158. How do you anonymize personally identifiable data before training?

  • Use regex/NLP rules for detecting names, emails, IDs, etc.

  • Replace with placeholders ([NAME], [EMAIL])

  • Apply NER-based de-identification (spaCy, Presidio)

  • Validate outputs for leakage before final training


159. What are tradeoffs between training on documents vs. dialogue data?

Aspect
Document Data
Dialogue Data

Strength

Rich, factual knowledge

Conversational fluency

Limitation

Less interactive, static format

Prone to bias or casual tone

Use case

Summarization, retrieval

Chatbots, assistants


160. How do you balance dataset diversity without sacrificing relevance?

  • Use sampling weights for underrepresented domains

  • Apply clustering + filtering to avoid redundancy

  • Combine general + domain-specific corpora

  • Maintain quality using human-in-the-loop filtering


161. How do LLMs handle long context windows, and what are the limits?

  • Use transformer variants like Transformer-XL, Longformer, or GPT-4-128k

  • Context limit = maximum token window (e.g., 8k, 32k, 128k)

  • Tradeoff: Larger context → more compute → higher cost


162. What is memory replay in agent frameworks?

Memory replay is the reuse of past dialogues, steps, or retrieved content in agent workflows to:

  • Improve reasoning

  • Avoid repetition

  • Preserve continuity across tasks


163. How does ReAct differ from simple tool-calling agents?

ReAct agents combine reasoning and acting:

  • Think step-by-step (“Thought → Action → Observation”)

  • Update reasoning after each action

  • More robust than one-shot tool invocations


164. What is “episodic memory” in LLMs?

Episodic memory stores structured interaction history (e.g., chat sessions) that the model can recall across sessions. It enables:

  • Persistent context

  • Cross-session continuity

  • Task tracking


165. How do you store and retrieve long-term memory using vector DBs?

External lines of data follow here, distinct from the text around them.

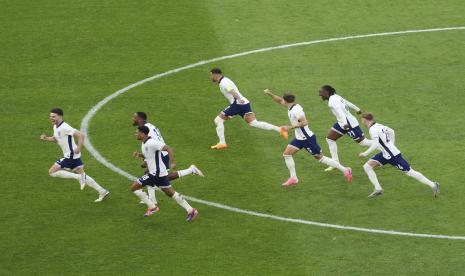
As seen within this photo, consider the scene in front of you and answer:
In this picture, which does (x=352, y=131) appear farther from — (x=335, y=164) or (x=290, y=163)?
(x=290, y=163)

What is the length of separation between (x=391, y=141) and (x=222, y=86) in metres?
4.99

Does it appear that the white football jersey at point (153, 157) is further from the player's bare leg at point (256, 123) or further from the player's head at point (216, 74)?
the player's bare leg at point (256, 123)

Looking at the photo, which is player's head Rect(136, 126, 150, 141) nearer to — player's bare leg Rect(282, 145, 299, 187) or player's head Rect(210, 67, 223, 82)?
player's bare leg Rect(282, 145, 299, 187)

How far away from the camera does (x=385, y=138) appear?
24.4 meters

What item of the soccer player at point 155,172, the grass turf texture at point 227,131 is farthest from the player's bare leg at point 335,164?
the soccer player at point 155,172

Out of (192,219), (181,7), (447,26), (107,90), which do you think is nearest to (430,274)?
(192,219)

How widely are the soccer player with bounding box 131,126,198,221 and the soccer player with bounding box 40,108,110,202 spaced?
1429 mm

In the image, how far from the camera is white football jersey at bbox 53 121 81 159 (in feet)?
80.1

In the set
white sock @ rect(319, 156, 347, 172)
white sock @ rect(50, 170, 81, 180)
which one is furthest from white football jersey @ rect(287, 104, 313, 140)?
white sock @ rect(50, 170, 81, 180)

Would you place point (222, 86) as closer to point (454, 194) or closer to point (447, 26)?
point (454, 194)

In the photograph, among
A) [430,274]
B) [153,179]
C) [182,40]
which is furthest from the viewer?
[182,40]

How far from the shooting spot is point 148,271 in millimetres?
21562

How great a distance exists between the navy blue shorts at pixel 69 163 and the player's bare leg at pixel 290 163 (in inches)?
186

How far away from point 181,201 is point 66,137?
3101 mm
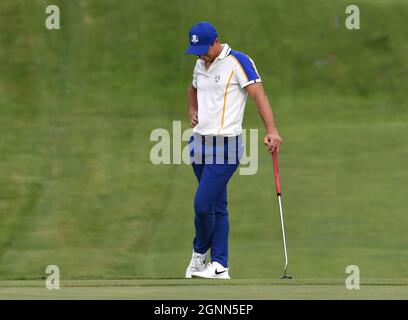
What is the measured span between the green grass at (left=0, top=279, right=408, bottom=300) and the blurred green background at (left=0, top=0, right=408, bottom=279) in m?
1.64

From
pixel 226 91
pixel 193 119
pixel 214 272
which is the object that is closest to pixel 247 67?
pixel 226 91

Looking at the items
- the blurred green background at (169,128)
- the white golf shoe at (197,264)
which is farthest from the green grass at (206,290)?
the blurred green background at (169,128)

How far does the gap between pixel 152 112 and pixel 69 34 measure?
1.98 meters

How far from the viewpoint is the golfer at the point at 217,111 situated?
763 cm

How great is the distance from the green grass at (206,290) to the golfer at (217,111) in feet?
2.46

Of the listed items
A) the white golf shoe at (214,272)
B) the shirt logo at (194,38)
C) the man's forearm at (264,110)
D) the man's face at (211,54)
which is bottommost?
the white golf shoe at (214,272)

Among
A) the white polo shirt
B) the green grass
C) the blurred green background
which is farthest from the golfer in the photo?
the blurred green background

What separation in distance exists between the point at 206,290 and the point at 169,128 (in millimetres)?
7653

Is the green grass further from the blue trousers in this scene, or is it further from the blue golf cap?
the blue golf cap

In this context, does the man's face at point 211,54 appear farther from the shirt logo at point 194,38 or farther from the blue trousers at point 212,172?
the blue trousers at point 212,172

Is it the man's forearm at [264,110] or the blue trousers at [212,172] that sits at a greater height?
the man's forearm at [264,110]

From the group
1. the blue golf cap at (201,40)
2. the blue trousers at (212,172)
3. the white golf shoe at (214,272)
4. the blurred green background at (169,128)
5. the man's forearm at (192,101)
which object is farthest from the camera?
the blurred green background at (169,128)

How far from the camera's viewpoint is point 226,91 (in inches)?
301

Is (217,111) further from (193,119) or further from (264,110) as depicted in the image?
(193,119)
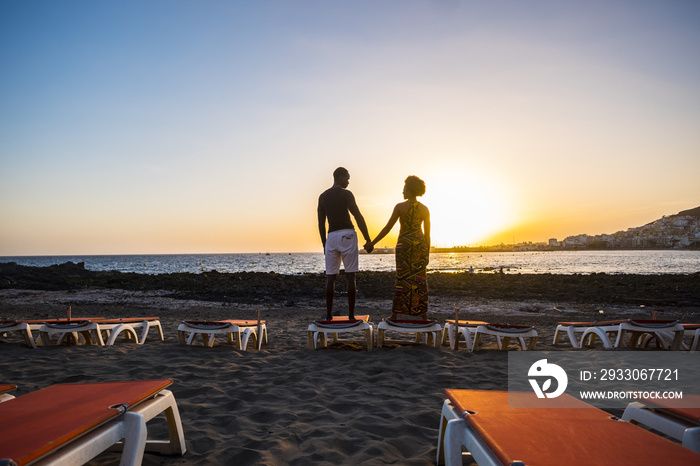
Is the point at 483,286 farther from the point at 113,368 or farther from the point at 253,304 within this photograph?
the point at 113,368

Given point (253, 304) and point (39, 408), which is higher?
point (39, 408)

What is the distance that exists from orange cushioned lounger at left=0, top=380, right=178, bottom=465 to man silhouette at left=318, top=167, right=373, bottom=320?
356 centimetres

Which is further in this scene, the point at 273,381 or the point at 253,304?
the point at 253,304

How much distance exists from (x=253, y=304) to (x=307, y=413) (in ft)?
39.1

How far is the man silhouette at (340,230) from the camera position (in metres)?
5.75

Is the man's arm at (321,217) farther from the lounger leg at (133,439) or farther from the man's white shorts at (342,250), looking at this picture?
the lounger leg at (133,439)

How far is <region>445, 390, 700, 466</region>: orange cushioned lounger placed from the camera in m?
1.49

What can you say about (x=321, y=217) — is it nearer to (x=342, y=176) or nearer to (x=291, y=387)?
(x=342, y=176)

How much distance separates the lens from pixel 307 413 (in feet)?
10.8

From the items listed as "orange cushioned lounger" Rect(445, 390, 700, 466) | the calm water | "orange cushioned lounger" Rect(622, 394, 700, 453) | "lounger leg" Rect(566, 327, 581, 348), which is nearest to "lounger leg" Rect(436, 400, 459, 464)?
"orange cushioned lounger" Rect(445, 390, 700, 466)

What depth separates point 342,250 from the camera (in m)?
5.74

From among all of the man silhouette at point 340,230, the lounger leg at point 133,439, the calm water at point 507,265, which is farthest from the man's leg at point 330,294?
the calm water at point 507,265

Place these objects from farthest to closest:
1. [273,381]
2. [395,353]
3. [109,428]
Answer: [395,353]
[273,381]
[109,428]

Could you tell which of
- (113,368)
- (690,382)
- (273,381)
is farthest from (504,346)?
(113,368)
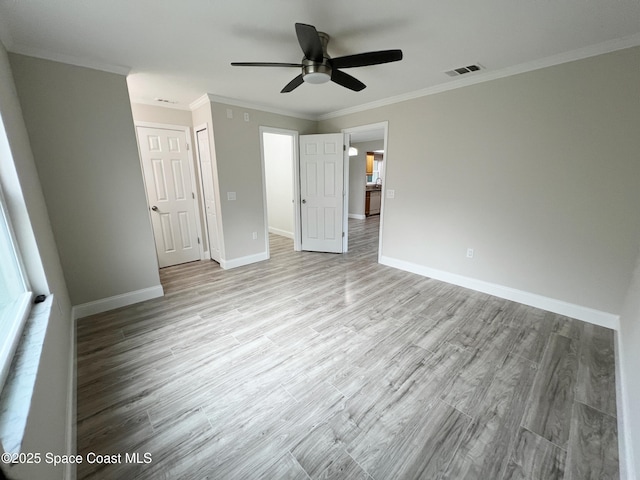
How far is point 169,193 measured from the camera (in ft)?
13.1

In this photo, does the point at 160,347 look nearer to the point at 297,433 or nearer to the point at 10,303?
the point at 10,303

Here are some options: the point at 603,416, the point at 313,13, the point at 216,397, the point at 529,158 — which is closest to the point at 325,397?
the point at 216,397

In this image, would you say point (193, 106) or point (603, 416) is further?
point (193, 106)

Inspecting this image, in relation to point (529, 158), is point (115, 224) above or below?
below

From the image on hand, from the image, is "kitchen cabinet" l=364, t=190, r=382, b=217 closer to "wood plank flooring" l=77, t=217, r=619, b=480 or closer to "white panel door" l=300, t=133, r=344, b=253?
"white panel door" l=300, t=133, r=344, b=253

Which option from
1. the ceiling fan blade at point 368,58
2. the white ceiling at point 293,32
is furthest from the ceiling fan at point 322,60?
the white ceiling at point 293,32

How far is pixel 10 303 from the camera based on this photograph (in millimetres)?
1475

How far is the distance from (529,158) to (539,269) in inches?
45.7

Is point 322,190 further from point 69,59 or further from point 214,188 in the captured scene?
point 69,59

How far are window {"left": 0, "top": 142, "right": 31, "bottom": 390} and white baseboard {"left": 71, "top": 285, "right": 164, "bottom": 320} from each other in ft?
4.04

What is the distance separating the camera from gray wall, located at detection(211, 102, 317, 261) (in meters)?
3.72

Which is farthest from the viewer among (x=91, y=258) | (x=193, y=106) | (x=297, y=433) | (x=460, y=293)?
(x=193, y=106)

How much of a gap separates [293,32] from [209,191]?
2723 millimetres

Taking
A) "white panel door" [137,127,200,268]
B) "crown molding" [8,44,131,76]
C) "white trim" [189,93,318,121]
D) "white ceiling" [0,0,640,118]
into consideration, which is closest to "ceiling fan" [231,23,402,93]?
"white ceiling" [0,0,640,118]
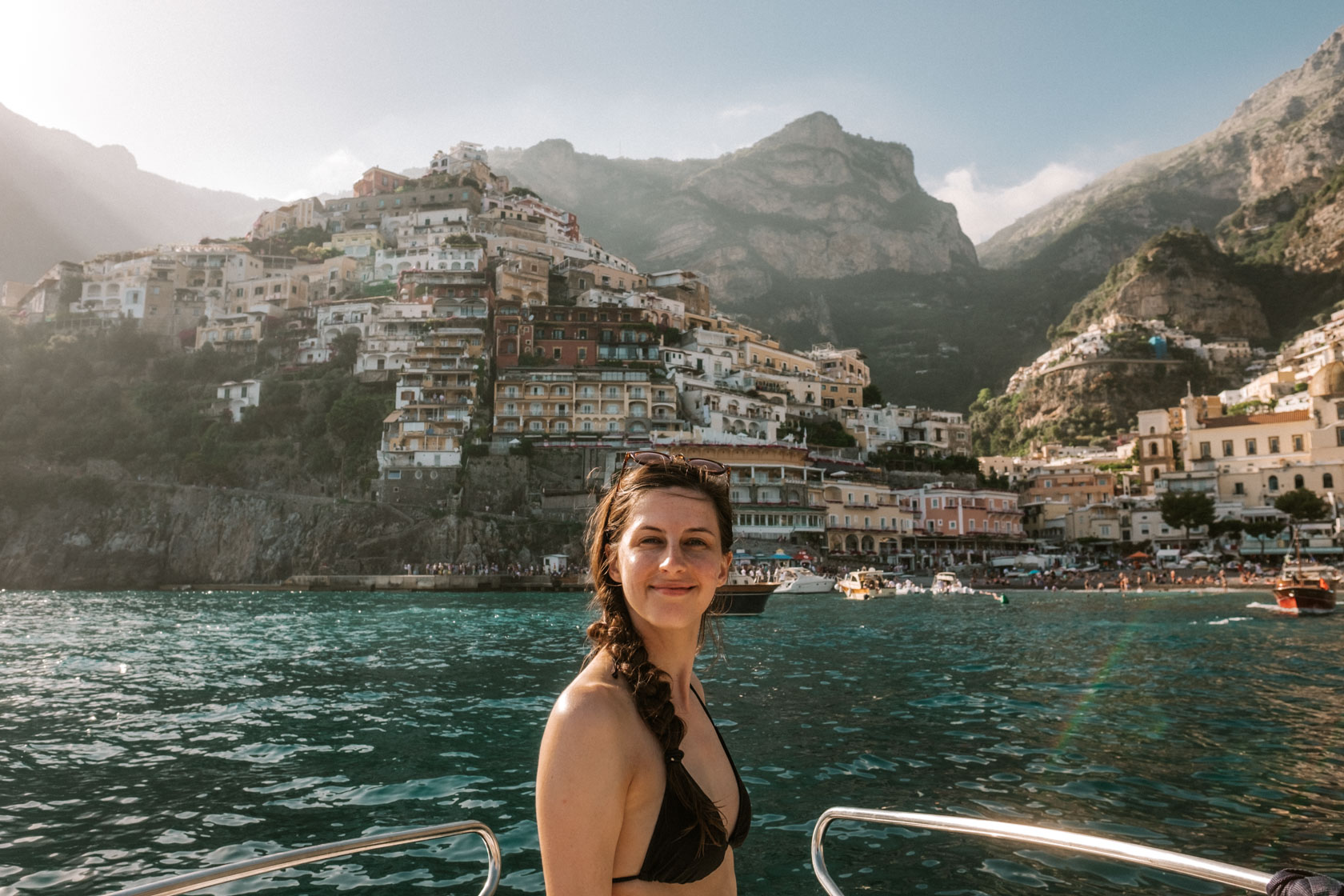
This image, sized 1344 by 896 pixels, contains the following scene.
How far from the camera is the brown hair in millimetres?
1621

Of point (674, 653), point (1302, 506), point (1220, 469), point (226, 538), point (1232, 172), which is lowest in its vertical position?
point (226, 538)

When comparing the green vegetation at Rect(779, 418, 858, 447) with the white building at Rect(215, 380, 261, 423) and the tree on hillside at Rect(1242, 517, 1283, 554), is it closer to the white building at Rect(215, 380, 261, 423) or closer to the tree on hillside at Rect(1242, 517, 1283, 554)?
the tree on hillside at Rect(1242, 517, 1283, 554)

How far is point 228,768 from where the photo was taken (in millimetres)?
7562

  • Embed chunks using an embedding model (e.g., OpenAI, SBERT)

  • Store in vector DBs (e.g., Qdrant, Weaviate)

  • Retrieve top-k relevant memories using cosine similarity during each turn


166. How do you deal with context loss in multi-turn conversations?

  • Implement sliding windows or summarization

  • Use conversation history compression

  • Store and re-inject memory via external databases or RAG

  • Keep prompts focused to reduce drift


167. What’s the difference between external and internal memory for agents?

Type
Description

Internal

Held within model context (tokens)

External

Retrieved/stored in databases or vector stores

External memory enables persistent, large-scale memory beyond the token limit.


168. How does Claude 2/3 manage longer context better than GPT-4?

Claude 2/3 uses windowed attention + efficient summarization internally, enabling:

  • Up to 200k+ token input

  • Higher recall fidelity over long documents

  • Better tracking across lengthy sessions


169. What strategies help chunk documents for better summarization?

  • Semantic chunking using sentence boundaries

  • Overlapping chunks to retain context

  • Use headings or section tags

  • Embed and filter for relevance before summarization


170. How do you evaluate memory relevance in GenAI workflows?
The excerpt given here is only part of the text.